SHARD clusters SPH debris into N-body fragments to show that fragment resolution controls reaccretion, damping, and volatile retention during late-stage planet formation.

A machine-rendered reading of the paper's core claim, the machinery that carries it, and where it could break.

The paper introduces SHARD, a framework that couples an N-body integrator to a six-dimensional catalog of smoothed-particle hydrodynamics collision outcomes. For detected impacts it interpolates the two largest remnants with self-consistent velocities and water fractions, then aggregates the remaining debris into a smaller set of fragments above a minimum mass using mass-weighted k-means clustering in velocity space while enforcing exact conservation of mass and water. In a Mercury-formation benchmark the resulting embryo population is dynamically hotter and more top-heavy than in standard codes that assume perfect merging, indicating that how unresolved debris is represented feeds back on growth.

Core claim

SHARD returns interpolated SPH remnants for each collision and reconstructs the unresolved fragment population by compressing nearby SPH debris snapshots with mass-weighted k-means in velocity space into a tractable number of fragments, with immediate energy-based reaccretion checks; the benchmark shows that this debris treatment produces a final embryo distribution that is dynamically hotter and more top-heavy in mass than perfect-merging models.

What carries the argument

Six-dimensional SPH outcome catalog with multi-linear interpolation for remnants plus mass-weighted k-means clustering of debris in velocity space to generate N-body fragments.

If this is right

  • Debris clustering produces a dynamically hotter and more top-heavy final embryo population than perfect merging.
  • Volatile budgets of the embryos depend on the number of tracked fragments.
  • Reaccretion and dynamical damping rates vary with the resolution of the unresolved debris population.
  • Compositionally aware collision handling can be inserted into existing N-body codes without saturating the integrator.

Where Pith is reading between the lines

These are editorial extensions of the paper, not claims the author makes directly.

  • The same clustering approach could be applied to study water delivery across a wider range of disk masses and initial conditions.
  • Varying the minimum fragment mass in convergence tests would quantify how many fragments are needed for stable statistics.
  • Extending the SPH catalog to include more extreme mass ratios or higher velocities would widen the range of applicable systems.

Load-bearing premise

The tabulated SPH collision outcomes are representative of the collisions that occur in the N-body runs and permit accurate multi-linear interpolation without extrapolation inside the covered parameter ranges.

What would settle it

Re-running the Mercury-formation benchmark with the minimum fragment mass threshold raised or lowered by a factor of ten and finding that the final embryo mass and eccentricity distributions remain essentially unchanged would falsify the claim that fragment resolution is dynamically consequential.

★ ★ ★ ★ ★ ★ ★

**Work order 1**:
Copy the passage of the SHARD summary from "SHARD returns interpolated" up to and including "than perfect merging.".

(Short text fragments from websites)
★ ★ ★ ★ ★ ★ ★

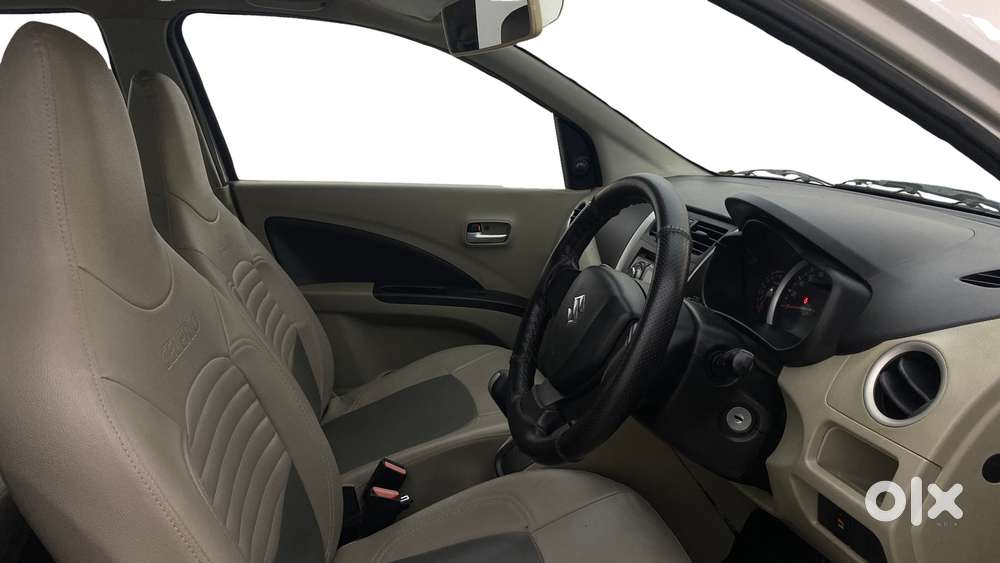 Maruti Suzuki Celerio 2014-2017 Vxi At, 2015, Petrol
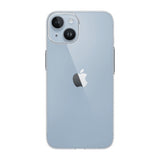 Just Mobile iPhone 14 Plus Deksel TENC Slim Fit Transparent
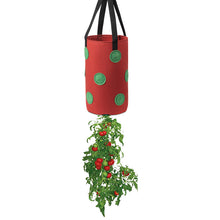 Load image into Gallery viewer, Strawberry Grow Bag Nonwoven Fabric Vertical Jardin Garden
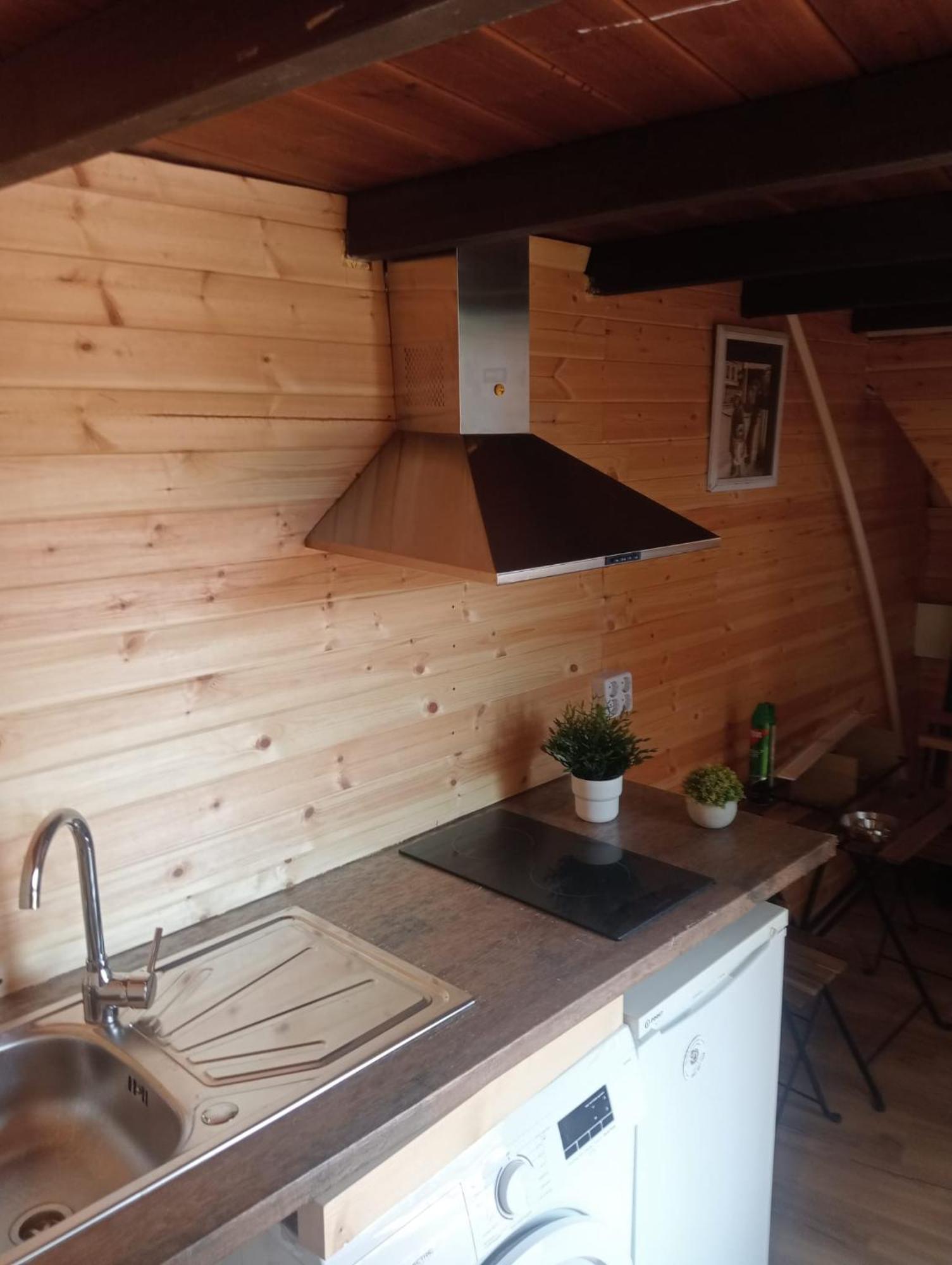 La Cabana Nevada Cenes De La Vega Eksteriør billede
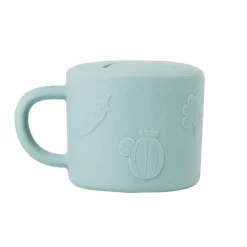 Baby Food Feeders-LouLou Lollipop Born to be Wild Snack Cup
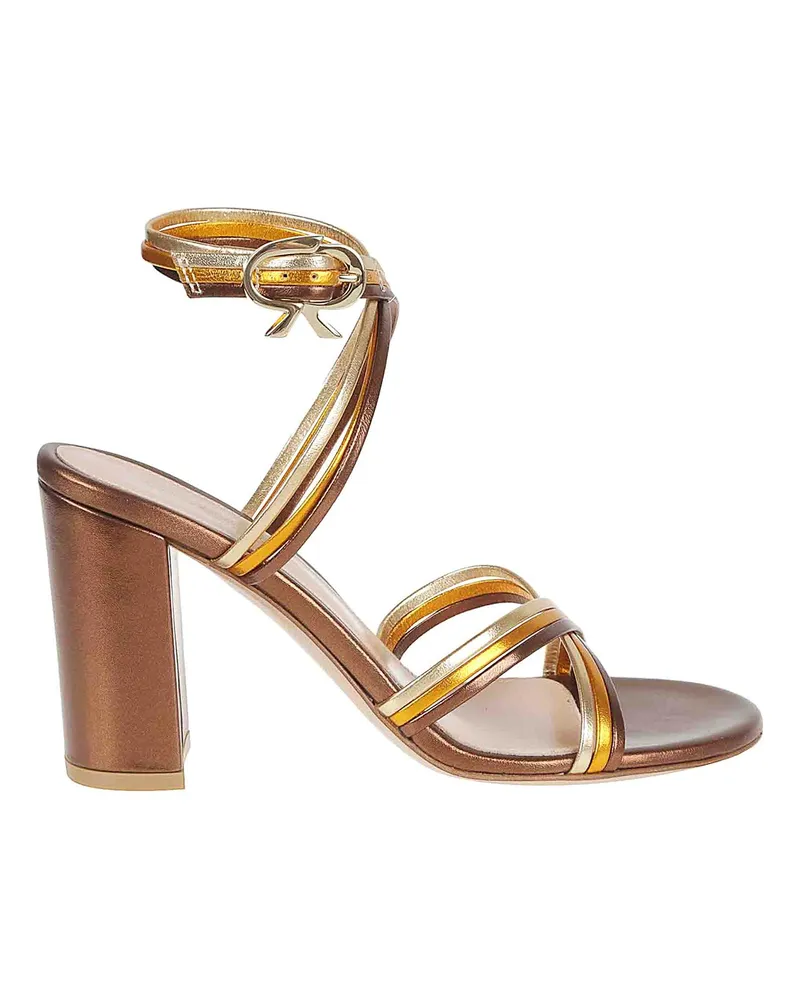 Gianvito Rossi Sandalen - Braun Braun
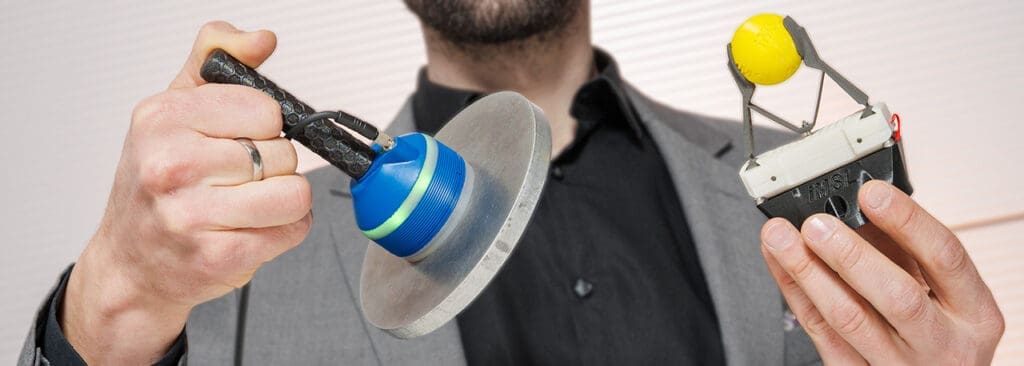 Chwytaki z pamięcią kształtu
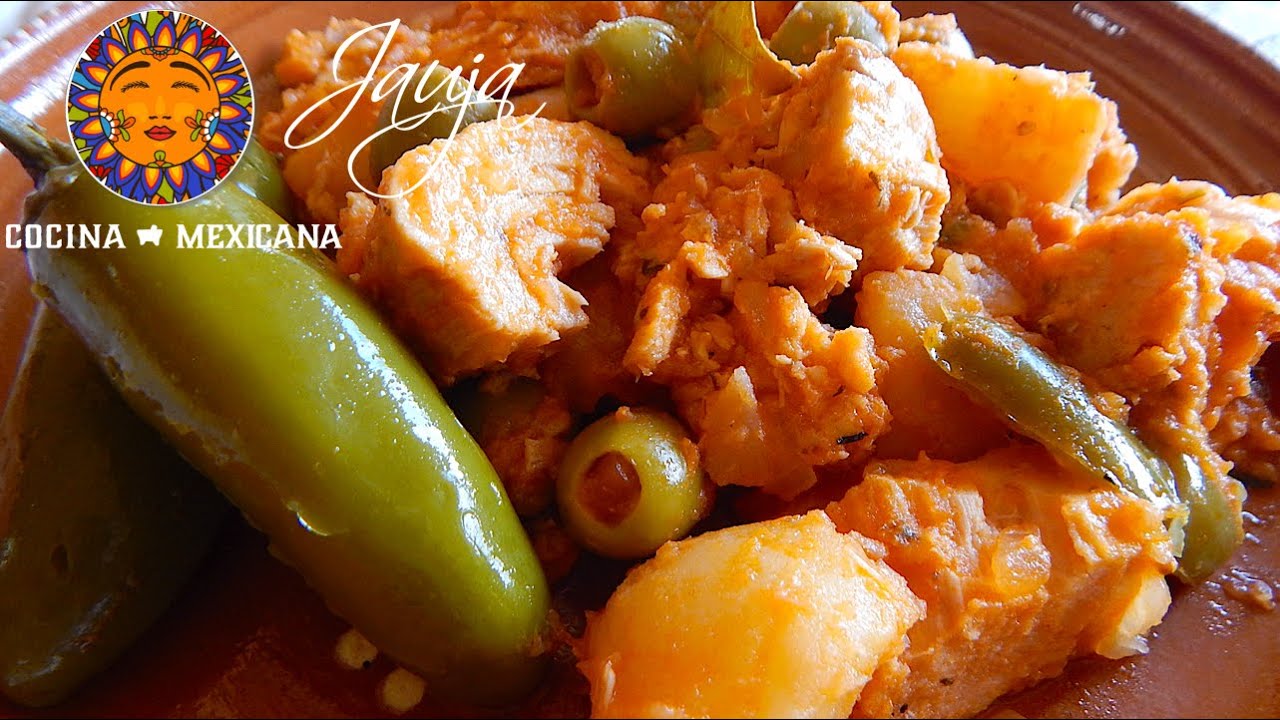 Atún a la Vizcaína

★ ★ ★ ★ ★ ★ ★

**Work order 2**:
Rewrite every one of the entries with "Braun" changed to "Brown", keeping everything else the same and leaving the pictures out of your answer.

**Result 1**:
SHARD returns interpolated SPH remnants for each collision and reconstructs the unresolved fragment population by compressing nearby SPH debris snapshots with mass-weighted k-means in velocity space into a tractable number of fragments, with immediate energy-based reaccretion checks; the benchmark shows that this debris treatment produces a final embryo distribution that is dynamically hotter and more top-heavy in mass than perfect-merging models.

What carries the argument

Six-dimensional SPH outcome catalog with multi-linear interpolation for remnants plus mass-weighted k-means clustering of debris in velocity space to generate N-body fragments.

If this is right

  • Debris clustering produces a dynamically hotter and more top-heavy final embryo population than perfect merging.

**Result 2**:
 Maruti Suzuki Celerio 2014-2017 Vxi At, 2015, Petrol
 Just Mobile iPhone 14 Plus Deksel TENC Slim Fit Transparent
 Load image into Gallery viewer, Strawberry Grow Bag Nonwoven Fabric Vertical Jardin Garden
 La Cabana Nevada Cenes De La Vega Eksteriør billede
 Baby Food Feeders-LouLou Lollipop Born to be Wild Snack Cup
 Gianvito Rossi Sandalen - Brown Brown
 Chwytaki z pamięcią kształtu
 Atún a la Vizcaína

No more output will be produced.